There were moments it seemed like Madden wouldn’t make it. He coded and needed to be resuscitated nearly 10 times in his first year of life. But once the tracheostomy tube was placed, Madden blossomed. After spending almost his entire first year and a half of life in the hospital, he was finally discharged home.
Living his best life
All that time in a hospital bed set Madden back a bit developmentally, but after just a few months at home, he was thriving.

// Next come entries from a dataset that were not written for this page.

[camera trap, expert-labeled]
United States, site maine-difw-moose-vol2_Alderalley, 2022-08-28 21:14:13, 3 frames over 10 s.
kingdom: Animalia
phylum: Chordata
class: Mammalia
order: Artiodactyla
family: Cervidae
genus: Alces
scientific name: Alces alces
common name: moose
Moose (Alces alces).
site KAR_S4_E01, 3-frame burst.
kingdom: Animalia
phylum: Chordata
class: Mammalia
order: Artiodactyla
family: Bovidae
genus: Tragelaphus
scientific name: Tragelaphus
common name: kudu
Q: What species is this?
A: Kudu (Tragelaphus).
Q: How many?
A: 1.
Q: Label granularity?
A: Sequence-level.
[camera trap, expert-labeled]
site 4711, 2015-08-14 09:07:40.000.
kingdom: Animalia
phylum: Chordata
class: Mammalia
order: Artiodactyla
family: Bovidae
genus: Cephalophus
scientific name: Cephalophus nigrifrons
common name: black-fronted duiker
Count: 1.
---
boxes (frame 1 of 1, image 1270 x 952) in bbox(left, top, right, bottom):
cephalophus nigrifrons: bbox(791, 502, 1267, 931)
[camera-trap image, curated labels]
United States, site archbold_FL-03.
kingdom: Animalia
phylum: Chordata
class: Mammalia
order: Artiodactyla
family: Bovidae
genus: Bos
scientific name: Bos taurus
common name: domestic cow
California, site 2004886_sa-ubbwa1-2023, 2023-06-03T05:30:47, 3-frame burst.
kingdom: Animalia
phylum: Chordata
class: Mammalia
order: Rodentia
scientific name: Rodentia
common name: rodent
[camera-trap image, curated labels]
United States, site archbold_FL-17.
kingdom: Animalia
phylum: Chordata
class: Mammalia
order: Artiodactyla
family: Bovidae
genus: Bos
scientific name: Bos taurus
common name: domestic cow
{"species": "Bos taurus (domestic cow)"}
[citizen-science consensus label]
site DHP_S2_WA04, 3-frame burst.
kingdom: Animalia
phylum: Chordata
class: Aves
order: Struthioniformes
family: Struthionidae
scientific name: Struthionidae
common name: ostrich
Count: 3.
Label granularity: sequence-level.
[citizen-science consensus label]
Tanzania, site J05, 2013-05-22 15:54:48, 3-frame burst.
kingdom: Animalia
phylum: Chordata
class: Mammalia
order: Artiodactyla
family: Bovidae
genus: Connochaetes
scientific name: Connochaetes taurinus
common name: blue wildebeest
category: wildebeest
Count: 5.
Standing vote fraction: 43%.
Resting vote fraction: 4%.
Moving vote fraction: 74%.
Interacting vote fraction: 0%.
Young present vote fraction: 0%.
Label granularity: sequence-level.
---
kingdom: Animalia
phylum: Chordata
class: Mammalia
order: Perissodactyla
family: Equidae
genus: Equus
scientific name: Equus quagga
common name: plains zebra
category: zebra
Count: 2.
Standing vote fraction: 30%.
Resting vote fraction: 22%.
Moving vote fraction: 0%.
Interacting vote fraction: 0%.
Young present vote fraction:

“He just kind of woke up,” says Mandy.
When the family returned to CHOP for Madden’s next VEPTR expansion, the care team couldn’t believe how well he was doing. His GJ tube has now been removed, he hasn’t needed any hospitalizations for anything other than his VEPTR expansions, and each one of those has gotten easier because he’s getting stronger and stronger. He recently graduated from preschool and was able to walk across the stage to get his certificate without a ventilator.
He still needs his ventilator for a lot of things, but he doesn’t let that stop him from doing what he loves. He plays in a special needs football and soccer program, running around the field as his parents carry his ventilator.
“We always figure out how to make it work for him,” says Mandy. When she asked Dr. Campbell if she should limit Madden’s activities because of the VEPTR implants, he said, “I can always fix broken hardware. I can never fix a broken spirit.”
“Without Dr. Campbell and the whole team, Madden wouldn’t be here,” says Mandy. “We first looked at Madden’s life in terms of minutes, then days, then weeks, then months. Now we don’t look at it that way. We credit all of that to the team at CHOP. It’s just amazing how they transformed our lives.”